Continue the passage below about the S&P 500's record-fast 30% drop, picking up right after its final sentence.

● **Page excerpt**
▼

That's all it took for the S&P 500 to fall 30% from its record high, the fastest drop of this magnitude in history.
The second, third and fourth quickest 30% pullbacks all occurred during the Great Depression era in 1934, 1931 and 1929, respectively, according to data from Bank of America Securities.
"This is not good company for 2020," Stephen Suttmeier, a technical research strategist at the bank, said in a note Monday. "The 2020 correction continues to make history, having already claimed the title as the third fastest end to a bull market going back to 1928."
The S&P 500 tanked nearly 15% last week alone, pushing the benchmark 32% below its all-time high reached on Feb.19. Investors continued to dump equities at a rapid pace as they feared that the economic fallout from the coronavirus outpaced the actions from global central banks and governments.
Losses continued Monday.
With a decline of such extreme speed, some on Wall Street believe investors are projecting a scenario even worse than a recession, warning there could be more pain ahead before the market reaches a turning point.
"At Friday's new low of 2,305, the S&P 500 was on the cusp of exiting recession pricing and baking in a more onerous scenario," Lori Calvasina, head of U.S. equity strategy at RBC, said in a note Monday.

▲

● **Records**
▼

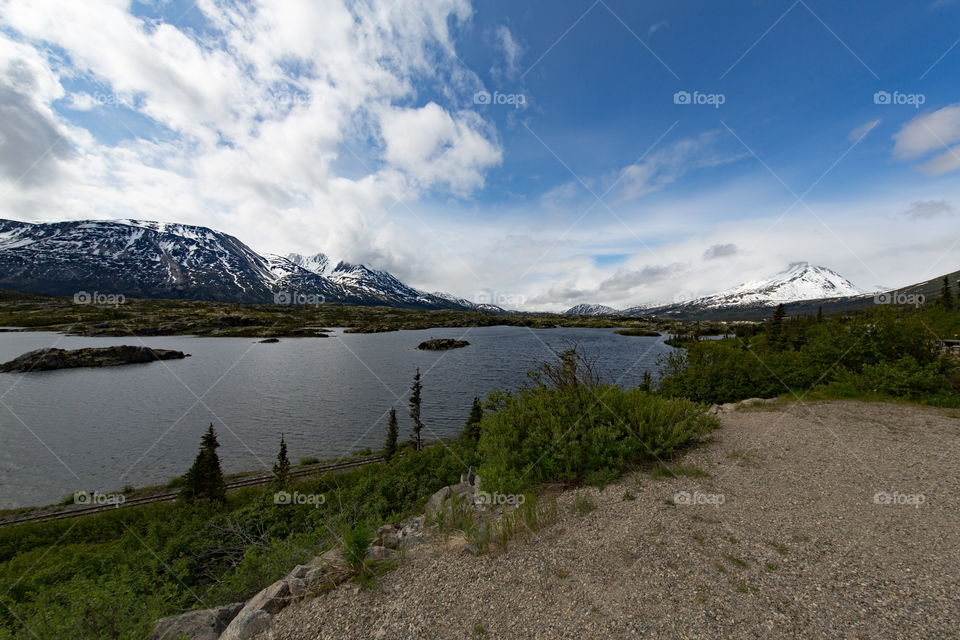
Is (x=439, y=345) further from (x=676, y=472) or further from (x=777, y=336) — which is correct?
(x=676, y=472)

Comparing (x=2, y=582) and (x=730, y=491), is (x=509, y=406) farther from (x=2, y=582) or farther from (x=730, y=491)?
(x=2, y=582)

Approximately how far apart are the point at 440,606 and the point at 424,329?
17761 cm

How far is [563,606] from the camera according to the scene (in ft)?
14.8

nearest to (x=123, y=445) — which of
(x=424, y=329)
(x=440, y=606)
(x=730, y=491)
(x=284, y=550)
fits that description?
(x=284, y=550)

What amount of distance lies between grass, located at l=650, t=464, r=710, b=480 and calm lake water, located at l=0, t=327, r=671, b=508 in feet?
100

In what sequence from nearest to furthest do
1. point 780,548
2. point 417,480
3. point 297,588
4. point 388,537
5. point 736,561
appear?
point 736,561
point 297,588
point 780,548
point 388,537
point 417,480

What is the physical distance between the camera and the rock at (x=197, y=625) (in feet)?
17.3

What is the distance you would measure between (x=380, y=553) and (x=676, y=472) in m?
6.47

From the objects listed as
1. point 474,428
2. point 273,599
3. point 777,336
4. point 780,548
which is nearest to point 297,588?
point 273,599

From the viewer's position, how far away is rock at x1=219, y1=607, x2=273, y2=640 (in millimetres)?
4653

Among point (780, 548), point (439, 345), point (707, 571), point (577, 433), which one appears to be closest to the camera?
point (707, 571)

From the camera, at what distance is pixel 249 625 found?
4723mm

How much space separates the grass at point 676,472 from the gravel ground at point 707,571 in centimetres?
28

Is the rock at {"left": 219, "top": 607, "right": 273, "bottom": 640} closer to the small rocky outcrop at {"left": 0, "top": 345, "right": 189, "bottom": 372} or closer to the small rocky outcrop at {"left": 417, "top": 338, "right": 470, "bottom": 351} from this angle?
the small rocky outcrop at {"left": 417, "top": 338, "right": 470, "bottom": 351}
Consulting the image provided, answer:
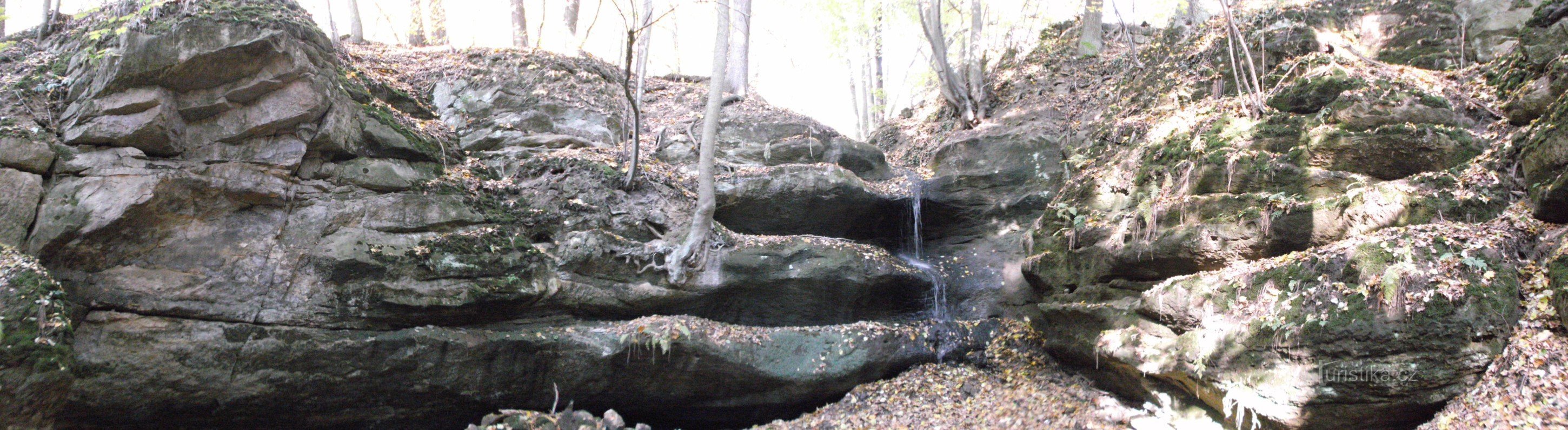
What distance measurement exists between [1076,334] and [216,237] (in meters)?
10.6

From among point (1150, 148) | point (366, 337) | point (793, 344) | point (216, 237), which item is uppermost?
point (1150, 148)

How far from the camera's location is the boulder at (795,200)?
40.1ft

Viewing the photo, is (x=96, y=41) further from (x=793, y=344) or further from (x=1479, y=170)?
(x=1479, y=170)

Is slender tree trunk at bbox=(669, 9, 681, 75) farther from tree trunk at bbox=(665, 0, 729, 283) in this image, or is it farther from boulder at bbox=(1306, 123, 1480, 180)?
boulder at bbox=(1306, 123, 1480, 180)

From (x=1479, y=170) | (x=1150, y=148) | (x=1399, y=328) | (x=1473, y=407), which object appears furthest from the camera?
(x=1150, y=148)

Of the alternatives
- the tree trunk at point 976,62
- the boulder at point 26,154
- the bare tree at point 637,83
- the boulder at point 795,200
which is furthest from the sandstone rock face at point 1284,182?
the boulder at point 26,154

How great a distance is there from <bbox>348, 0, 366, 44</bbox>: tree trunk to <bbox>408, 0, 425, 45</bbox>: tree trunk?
1801 millimetres

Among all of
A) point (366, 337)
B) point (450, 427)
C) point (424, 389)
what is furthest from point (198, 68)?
point (450, 427)

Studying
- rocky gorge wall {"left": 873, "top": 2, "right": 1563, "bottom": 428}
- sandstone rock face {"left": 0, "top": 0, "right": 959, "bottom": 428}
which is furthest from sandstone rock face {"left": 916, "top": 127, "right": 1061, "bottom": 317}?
sandstone rock face {"left": 0, "top": 0, "right": 959, "bottom": 428}

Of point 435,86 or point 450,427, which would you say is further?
point 435,86

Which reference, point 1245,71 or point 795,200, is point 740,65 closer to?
point 795,200

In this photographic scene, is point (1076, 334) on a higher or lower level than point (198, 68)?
lower

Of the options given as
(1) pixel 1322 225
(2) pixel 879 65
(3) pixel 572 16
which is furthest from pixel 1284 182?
(2) pixel 879 65

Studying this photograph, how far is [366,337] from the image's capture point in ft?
25.4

▲

● **Answer to the exercise**
Calvasina noted that the recent price action in the S&P 500 resembled the path at the heart of the financial crisis in 2008. If the benchmark stays on its current trajectory, history suggests that it could bottom in the 1,600 – 1,800 range before turning higher, Calvasina said.
Stocks fell again on Monday even after the Federal Reserve pledged asset purchases with no limit to support the markets amid the coronavirus pandemic. Investors waited for lawmakers to agree on a much-needed stimulus deal to rescue the economy.
"Do not believe that any equity market stabilization is a sign of an investable bottom in US stocks since history strongly suggests otherwise and we are mindful that 2020 is running the 2008 Playbook at double/triple time," DataTrek Research co-founder Nick Colas, said in a note. "The next flush down could, in other words, be days rather than weeks away."
Goldman Sachs also warned that the sell-off will get worse before it gets better, as investors' equity allocation is still above the previous market bottoms in 2001 and 2008.